═══ Excerpt provided

Tight Control in Type 2 Diabetes: More Harm than Good?

This module discusses why tight control may not be the best strategy for treating type 2 diabetes, reveals surprising facts about the benefits and harms of current treatments and strategies for diabetes care, and provides practical advice for counseling patients about healthful eating patterns and increasing physical activity. 

Target Audience

This activity is intended for physicians, nurses, pharmacists, and other healthcare professionals.

Learning Objectives

Upon completion of this module, the learner should be able to:

  • Discuss the risks and benefits of metformin, insulin, and other treatments for type 2 diabetes.
  • Describe the limitations of clinical evidence regarding tight control in patients with type 2 diabetes.
  • Implement new strategies for counseling patients about making lifestyle changes.

Disclaimer 

The material presented in this continuing medical education program is being made available for educational purposes and does not reflect the official views or policies of the DC Department of Health unless explicitly stated.

Course summary
Available credit: 
  • 1.50 AMA PRA Category 1 Credit™
    The George Washington University School of Medicine and Health Sciences is accredited by the Accreditation Council for Continuing Medical Education (ACCME) to provide continuing medical education for physicians.
  • 1.50 Completion
Course opens: 
04/28/2020
Course expires: 
04/28/2024
Cost:
$0.00

Thomas Finucane, MD

Emeritus Professor, Division of Geriatric Medicine 
Gerontology Co-Director, Elder House Call Program JHBMC
John Hopkins University School of Medicine
 
Bio
Tom Finucane, is Emeritus Professor of Medicine at the Johns Hopkins University School of Medicine. Throughout his 3 decades there, he has seen patients with learners in the clinic, hospital, nursing home, rehabilitation center and chronic ventilator unit. He was chair of the hospital ethics committee at the Johns Hopkins Bayview Medical Center for 12 years. He continues to teach and write about the problems of overtreatment and undertreatment of frail older people. His special interests include urinary tract infection, aspiration pneumonia and tube feeding, nutrition support, type 2 diabetes mellitus, Alzheimer treatment, and more generally the dangers of aggressive pharmaceutical advertising.  He serves on the editorial board of the Journal of the American Geriatrics Society.

══════
═══ Data provided

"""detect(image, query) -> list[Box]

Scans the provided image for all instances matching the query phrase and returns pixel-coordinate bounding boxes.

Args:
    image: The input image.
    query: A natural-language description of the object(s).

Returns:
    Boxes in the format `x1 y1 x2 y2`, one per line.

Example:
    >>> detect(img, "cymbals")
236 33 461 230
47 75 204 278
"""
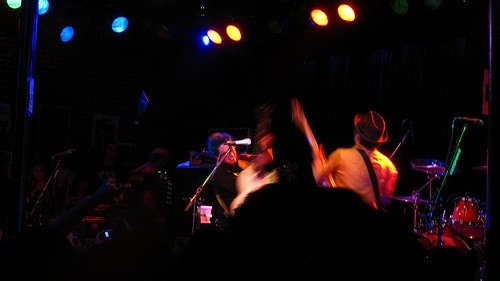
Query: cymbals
473 166 486 170
393 196 429 204
412 165 446 175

══════

▶ **Aim of the exercise**:
Reproduce the part of the diabetes course page starting at "Target Audience" and ending at "for type 2 diabetes.". The data has no connection to the course page on type 2 diabetes.

▶ **Task output**:
Target Audience

This activity is intended for physicians, nurses, pharmacists, and other healthcare professionals.

Learning Objectives

Upon completion of this module, the learner should be able to:

  • Discuss the risks and benefits of metformin, insulin, and other treatments for type 2 diabetes.